● **TEXT PASSAGE**
** Begin **
Value stable currency?


#1

I have a desire to create local barter-style marketplaces (on-line and meetups) where good produced by individuals and small businesses can be traded using crypto as the medium of exchange in a permissioned blockchain (on Cardano, of course). A local open goods-for-goods type of economy, with its own medium of exchange. Getting in/out of this economy implies fiat transfer in/out is possible. Within, it is important that the currency has a stable value… perhaps.

As I think this out, it appears there is a need for a value stable currency. Charles has talked about this need to fulfill his vision for Cardano.

But what is a “value" stable currency? It could not be tied to any fiat, since they are not value stable. They are manipulated, inflated, printed at will, devalued purposely and continuously. What about a “basket” of fiat currencies. One pinch of leaven (yeast), leavens (rises) the entire lump.

What about gold, it is value stable? More than fiat, in theory. But is it? What can value be tied to? Your house? Your dog?

Fundamentally, what is “value stable”? Value is subjective and defined by the individual. His willingness to trade one thing for another thing that satisfies some need/want. Value in reality can’t be established or controlled by legislation. It is the outcome of market activity where entities interact and exchange goods. One loaf of bread is worth 18 eggs (to me). One loaf of bread is worth 20 egg, to my neighbor. Why? The value of the bread is subjective.

Establishing a “value” stable currency that is worldwide is very hard, perhaps impossible. You can’t peg value of something that is increasing in supply to something scarce, or vice versa. That does not make sense.
** End **
● **INPUT DATA**
** Begin **
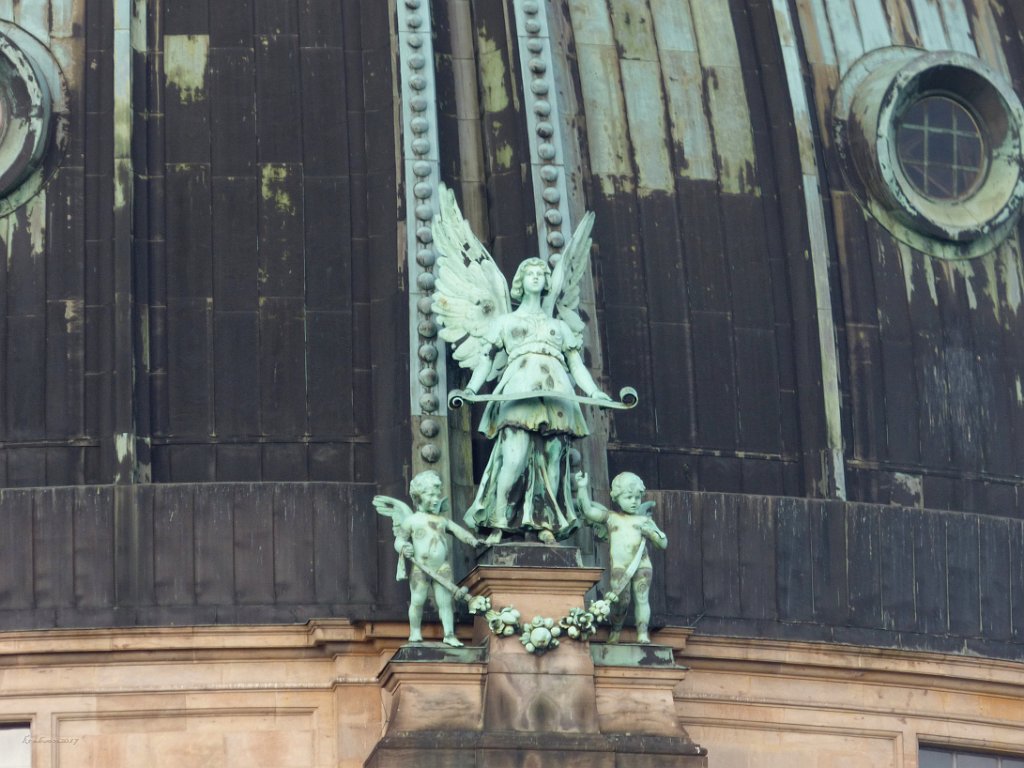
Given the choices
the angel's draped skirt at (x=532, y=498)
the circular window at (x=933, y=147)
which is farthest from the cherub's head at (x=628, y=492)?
the circular window at (x=933, y=147)

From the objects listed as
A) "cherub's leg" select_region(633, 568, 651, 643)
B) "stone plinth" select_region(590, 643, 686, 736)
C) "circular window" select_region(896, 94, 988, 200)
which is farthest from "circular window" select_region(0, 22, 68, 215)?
"circular window" select_region(896, 94, 988, 200)

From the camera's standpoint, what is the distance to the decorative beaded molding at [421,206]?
38.5m

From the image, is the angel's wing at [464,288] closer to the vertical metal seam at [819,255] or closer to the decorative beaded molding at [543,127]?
the decorative beaded molding at [543,127]

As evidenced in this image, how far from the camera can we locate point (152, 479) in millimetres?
38594

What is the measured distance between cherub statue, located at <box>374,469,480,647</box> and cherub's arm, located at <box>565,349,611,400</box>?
5.46 ft

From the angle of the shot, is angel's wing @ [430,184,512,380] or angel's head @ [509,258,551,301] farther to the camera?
angel's wing @ [430,184,512,380]

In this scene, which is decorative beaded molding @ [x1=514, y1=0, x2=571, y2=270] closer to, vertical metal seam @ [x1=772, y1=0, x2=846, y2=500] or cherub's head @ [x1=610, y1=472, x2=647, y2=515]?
vertical metal seam @ [x1=772, y1=0, x2=846, y2=500]

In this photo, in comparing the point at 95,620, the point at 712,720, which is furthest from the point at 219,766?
the point at 712,720

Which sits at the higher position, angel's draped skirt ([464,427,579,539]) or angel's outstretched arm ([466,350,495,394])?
angel's outstretched arm ([466,350,495,394])

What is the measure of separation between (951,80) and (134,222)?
897cm

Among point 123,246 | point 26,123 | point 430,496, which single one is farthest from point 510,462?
point 26,123

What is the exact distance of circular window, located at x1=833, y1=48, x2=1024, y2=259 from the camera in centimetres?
4125

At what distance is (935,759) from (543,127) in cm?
746

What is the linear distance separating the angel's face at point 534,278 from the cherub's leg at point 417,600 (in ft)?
9.52
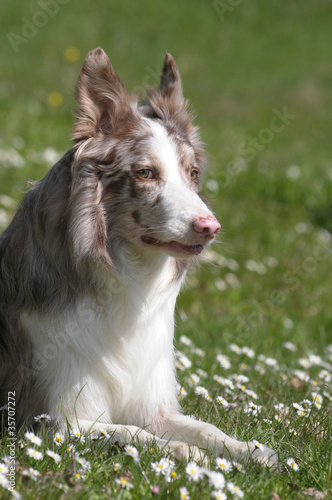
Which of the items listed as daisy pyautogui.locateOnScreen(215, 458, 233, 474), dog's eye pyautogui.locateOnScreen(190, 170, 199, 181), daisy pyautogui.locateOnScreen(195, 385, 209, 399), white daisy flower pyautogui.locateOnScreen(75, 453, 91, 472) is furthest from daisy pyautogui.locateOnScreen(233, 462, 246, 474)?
dog's eye pyautogui.locateOnScreen(190, 170, 199, 181)

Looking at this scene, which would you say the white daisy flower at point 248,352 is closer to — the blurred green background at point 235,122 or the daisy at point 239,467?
the blurred green background at point 235,122

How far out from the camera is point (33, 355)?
3.68m

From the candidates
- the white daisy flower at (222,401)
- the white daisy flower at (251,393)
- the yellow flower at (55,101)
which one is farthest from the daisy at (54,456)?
the yellow flower at (55,101)

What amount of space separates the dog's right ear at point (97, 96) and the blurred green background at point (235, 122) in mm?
141

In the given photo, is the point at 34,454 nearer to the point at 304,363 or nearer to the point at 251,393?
the point at 251,393

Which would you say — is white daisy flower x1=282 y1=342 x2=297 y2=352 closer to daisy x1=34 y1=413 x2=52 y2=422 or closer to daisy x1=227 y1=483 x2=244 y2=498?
daisy x1=34 y1=413 x2=52 y2=422

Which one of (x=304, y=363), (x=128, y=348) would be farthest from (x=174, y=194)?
(x=304, y=363)

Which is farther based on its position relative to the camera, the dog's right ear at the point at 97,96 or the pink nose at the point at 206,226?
the dog's right ear at the point at 97,96

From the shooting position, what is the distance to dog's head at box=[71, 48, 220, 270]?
3.51 meters

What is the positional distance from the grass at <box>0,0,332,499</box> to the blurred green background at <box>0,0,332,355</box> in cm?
3

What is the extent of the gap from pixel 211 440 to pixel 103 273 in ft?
3.57

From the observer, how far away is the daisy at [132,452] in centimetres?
294

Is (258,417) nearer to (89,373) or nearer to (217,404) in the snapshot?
(217,404)

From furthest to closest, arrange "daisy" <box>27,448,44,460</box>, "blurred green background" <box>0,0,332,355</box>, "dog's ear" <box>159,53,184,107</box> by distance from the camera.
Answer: "blurred green background" <box>0,0,332,355</box> → "dog's ear" <box>159,53,184,107</box> → "daisy" <box>27,448,44,460</box>
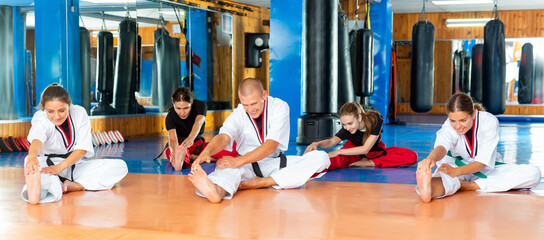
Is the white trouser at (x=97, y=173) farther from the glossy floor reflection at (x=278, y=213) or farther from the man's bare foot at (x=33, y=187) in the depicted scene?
the man's bare foot at (x=33, y=187)

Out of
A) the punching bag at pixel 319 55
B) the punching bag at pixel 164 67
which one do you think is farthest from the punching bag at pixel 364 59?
the punching bag at pixel 164 67

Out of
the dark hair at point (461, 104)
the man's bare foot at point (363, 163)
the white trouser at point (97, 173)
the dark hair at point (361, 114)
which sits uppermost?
the dark hair at point (461, 104)

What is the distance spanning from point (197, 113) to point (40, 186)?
7.93 ft

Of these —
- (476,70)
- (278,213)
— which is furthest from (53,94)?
(476,70)

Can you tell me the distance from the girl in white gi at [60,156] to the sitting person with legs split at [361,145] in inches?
79.7

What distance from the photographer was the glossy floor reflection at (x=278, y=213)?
2.74 m

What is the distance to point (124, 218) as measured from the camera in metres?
3.06

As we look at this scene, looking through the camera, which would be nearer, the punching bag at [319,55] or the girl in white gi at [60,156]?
the girl in white gi at [60,156]

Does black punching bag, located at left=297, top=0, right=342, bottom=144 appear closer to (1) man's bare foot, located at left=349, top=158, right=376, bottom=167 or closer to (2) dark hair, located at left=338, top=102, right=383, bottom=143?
(1) man's bare foot, located at left=349, top=158, right=376, bottom=167

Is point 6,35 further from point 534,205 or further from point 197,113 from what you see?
point 534,205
** End **
● **DIRECTION 1**
According to the post about a value stable currency, why can't such a currency be tied to a fiat currency?
● **DIRECTION 2**
Write out the listing again, from the line containing "What is the distance spanning" through the end of the listing, replacing "punching bag" with "heavy bag" and leaving everything else unchanged.

● **CORRECT OUTPUT 1**
Fiat currencies are not stable in value themselves. They are manipulated, inflated, printed at will, and devalued on purpose and continuously.

● **CORRECT OUTPUT 2**
What is the distance spanning from point (197, 113) to point (40, 186)?
7.93 ft

Of these —
- (476,70)
- (278,213)
— which is furthest from (53,94)?
(476,70)

Can you tell me the distance from the girl in white gi at [60,156] to the sitting person with legs split at [361,145] in inches?
79.7

What distance from the photographer was the glossy floor reflection at (x=278, y=213)?
2.74 m

What is the distance to point (124, 218) as measured from the camera in metres?
3.06

As we look at this scene, looking through the camera, which would be nearer, the heavy bag at [319,55] or the girl in white gi at [60,156]?
the girl in white gi at [60,156]

Does black heavy bag, located at left=297, top=0, right=342, bottom=144 appear closer to (1) man's bare foot, located at left=349, top=158, right=376, bottom=167 or closer to (2) dark hair, located at left=338, top=102, right=383, bottom=143?
(1) man's bare foot, located at left=349, top=158, right=376, bottom=167

Is point 6,35 further from point 534,205 or further from point 197,113 from what you see?
point 534,205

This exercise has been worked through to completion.